CHALLENGE:
Copy the following records word for word, reproducing every line as it appears.

Spatial reasoning records:
....

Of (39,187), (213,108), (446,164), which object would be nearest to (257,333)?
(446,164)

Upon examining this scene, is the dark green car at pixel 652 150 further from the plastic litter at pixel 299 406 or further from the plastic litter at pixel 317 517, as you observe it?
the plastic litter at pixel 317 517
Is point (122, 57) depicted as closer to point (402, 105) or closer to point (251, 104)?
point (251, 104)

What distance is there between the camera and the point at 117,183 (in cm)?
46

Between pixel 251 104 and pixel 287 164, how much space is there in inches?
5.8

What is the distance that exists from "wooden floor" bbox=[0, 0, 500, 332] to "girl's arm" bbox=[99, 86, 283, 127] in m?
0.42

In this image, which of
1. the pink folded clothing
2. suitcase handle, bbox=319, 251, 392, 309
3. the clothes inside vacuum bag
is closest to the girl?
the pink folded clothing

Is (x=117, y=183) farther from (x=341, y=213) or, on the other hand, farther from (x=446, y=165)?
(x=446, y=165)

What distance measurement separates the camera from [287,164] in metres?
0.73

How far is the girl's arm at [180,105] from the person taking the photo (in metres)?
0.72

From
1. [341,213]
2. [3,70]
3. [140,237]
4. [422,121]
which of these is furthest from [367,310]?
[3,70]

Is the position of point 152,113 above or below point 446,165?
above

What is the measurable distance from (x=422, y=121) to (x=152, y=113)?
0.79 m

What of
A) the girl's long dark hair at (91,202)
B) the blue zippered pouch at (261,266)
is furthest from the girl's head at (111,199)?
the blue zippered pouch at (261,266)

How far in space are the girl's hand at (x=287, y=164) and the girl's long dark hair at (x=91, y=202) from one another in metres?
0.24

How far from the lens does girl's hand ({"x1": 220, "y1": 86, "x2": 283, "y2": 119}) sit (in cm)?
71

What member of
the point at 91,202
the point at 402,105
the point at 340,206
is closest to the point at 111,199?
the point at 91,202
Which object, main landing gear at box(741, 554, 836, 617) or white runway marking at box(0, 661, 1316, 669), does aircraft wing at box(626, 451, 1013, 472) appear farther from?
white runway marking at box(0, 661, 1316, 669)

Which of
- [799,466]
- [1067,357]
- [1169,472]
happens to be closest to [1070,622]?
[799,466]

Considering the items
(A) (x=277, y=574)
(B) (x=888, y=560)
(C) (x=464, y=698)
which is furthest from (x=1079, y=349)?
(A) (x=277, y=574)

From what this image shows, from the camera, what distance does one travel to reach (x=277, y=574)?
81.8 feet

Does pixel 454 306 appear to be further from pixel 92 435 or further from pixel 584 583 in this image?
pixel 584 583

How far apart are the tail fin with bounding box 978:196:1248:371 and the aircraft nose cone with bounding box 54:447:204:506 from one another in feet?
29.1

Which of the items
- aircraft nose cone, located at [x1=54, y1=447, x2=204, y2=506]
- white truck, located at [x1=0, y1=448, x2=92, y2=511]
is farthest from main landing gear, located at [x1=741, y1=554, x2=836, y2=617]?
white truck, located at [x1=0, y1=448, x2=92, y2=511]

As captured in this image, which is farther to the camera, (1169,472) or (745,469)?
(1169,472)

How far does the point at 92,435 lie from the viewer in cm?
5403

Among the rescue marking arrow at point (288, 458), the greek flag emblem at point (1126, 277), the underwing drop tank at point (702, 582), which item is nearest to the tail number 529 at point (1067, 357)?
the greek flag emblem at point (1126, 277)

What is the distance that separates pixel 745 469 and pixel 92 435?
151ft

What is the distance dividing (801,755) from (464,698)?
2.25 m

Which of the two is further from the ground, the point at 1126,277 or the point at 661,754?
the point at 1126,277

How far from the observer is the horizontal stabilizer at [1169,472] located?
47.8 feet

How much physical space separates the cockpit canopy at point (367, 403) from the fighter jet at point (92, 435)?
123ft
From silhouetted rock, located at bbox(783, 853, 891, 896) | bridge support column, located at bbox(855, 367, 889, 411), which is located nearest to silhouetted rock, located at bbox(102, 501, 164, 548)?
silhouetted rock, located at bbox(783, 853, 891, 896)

....

RESULT:
Of (39,187), (213,108), (446,164), which object would be nearest to (257,333)?
(446,164)

Upon examining this scene, is the dark green car at pixel 652 150 further from the plastic litter at pixel 299 406 or further from the plastic litter at pixel 317 517, as you observe it?
the plastic litter at pixel 317 517
Is point (122, 57) depicted as closer to point (402, 105) or closer to point (251, 104)?
point (251, 104)

What distance is there between the camera and the point at 117,183 (in cm)?
46

Between pixel 251 104 and pixel 287 164, how much space is there in inches?
5.8

What is the distance that exists from "wooden floor" bbox=[0, 0, 500, 332] to "girl's arm" bbox=[99, 86, 283, 127] in m?
0.42

In this image, which of
1. the pink folded clothing
2. suitcase handle, bbox=319, 251, 392, 309
3. the clothes inside vacuum bag
is closest to the girl?
the pink folded clothing

Is (x=117, y=183) farther from (x=341, y=213) or, on the other hand, farther from (x=446, y=165)?
(x=446, y=165)

What distance measurement separates the camera from [287,164] in metres?
0.73

How far is the girl's arm at [180,105] from the person taking the photo (in metres)?
0.72

From
1. [341,213]
2. [3,70]
3. [140,237]
4. [422,121]
which of these is furthest from [367,310]?
[3,70]

Is the position of point 152,113 above or below point 446,165?
above

What is the measurable distance from (x=422, y=121) to (x=152, y=113)?
0.79 m

What of
A) the girl's long dark hair at (91,202)
B) the blue zippered pouch at (261,266)
is furthest from the girl's head at (111,199)?
the blue zippered pouch at (261,266)

How far in space are the girl's hand at (x=287, y=164) and the girl's long dark hair at (x=91, y=202) from one another in metres?
0.24

How far from the lens does girl's hand ({"x1": 220, "y1": 86, "x2": 283, "y2": 119}) sit (in cm)?
71

What member of
the point at 91,202
the point at 402,105
the point at 340,206
is closest to the point at 111,199?
the point at 91,202
Which object, main landing gear at box(741, 554, 836, 617) or white runway marking at box(0, 661, 1316, 669), does aircraft wing at box(626, 451, 1013, 472) appear farther from?
white runway marking at box(0, 661, 1316, 669)

Which of
- [799,466]
- [1067,357]
- [1169,472]
happens to be closest to [1070,622]?
[799,466]

Considering the items
(A) (x=277, y=574)
(B) (x=888, y=560)
(C) (x=464, y=698)
which is furthest from (x=1079, y=349)?
(A) (x=277, y=574)

From what this image shows, from the camera, what distance does one travel to reach (x=277, y=574)?
81.8 feet

Does pixel 454 306 appear to be further from pixel 92 435 or further from pixel 584 583 in this image?
pixel 584 583

How far apart are the tail fin with bounding box 978:196:1248:371 and the aircraft nose cone with bounding box 54:447:204:506 from one another in feet?
29.1

Which of the items
- aircraft nose cone, located at [x1=54, y1=447, x2=204, y2=506]
- white truck, located at [x1=0, y1=448, x2=92, y2=511]
is farthest from main landing gear, located at [x1=741, y1=554, x2=836, y2=617]?
white truck, located at [x1=0, y1=448, x2=92, y2=511]

As captured in this image, which is farther to the camera, (1169,472) or (745,469)?
(1169,472)

How far does the point at 92,435 lie from the viewer in cm?
5403

Among the rescue marking arrow at point (288, 458), the greek flag emblem at point (1126, 277), the underwing drop tank at point (702, 582), which item is nearest to the tail number 529 at point (1067, 357)?
the greek flag emblem at point (1126, 277)

What is the distance that separates pixel 745 469 and pixel 92 435?
151ft

What is the distance dividing (801,755) from (464,698)?
2.25 m

Which of the two is further from the ground, the point at 1126,277 or the point at 661,754?
the point at 1126,277

How far from the observer is the horizontal stabilizer at [1169,472] located?
47.8 feet

How much physical space separates the cockpit canopy at point (367, 403) from the fighter jet at point (92, 435)?
123ft
From silhouetted rock, located at bbox(783, 853, 891, 896) | bridge support column, located at bbox(855, 367, 889, 411), which is located nearest to silhouetted rock, located at bbox(102, 501, 164, 548)?
silhouetted rock, located at bbox(783, 853, 891, 896)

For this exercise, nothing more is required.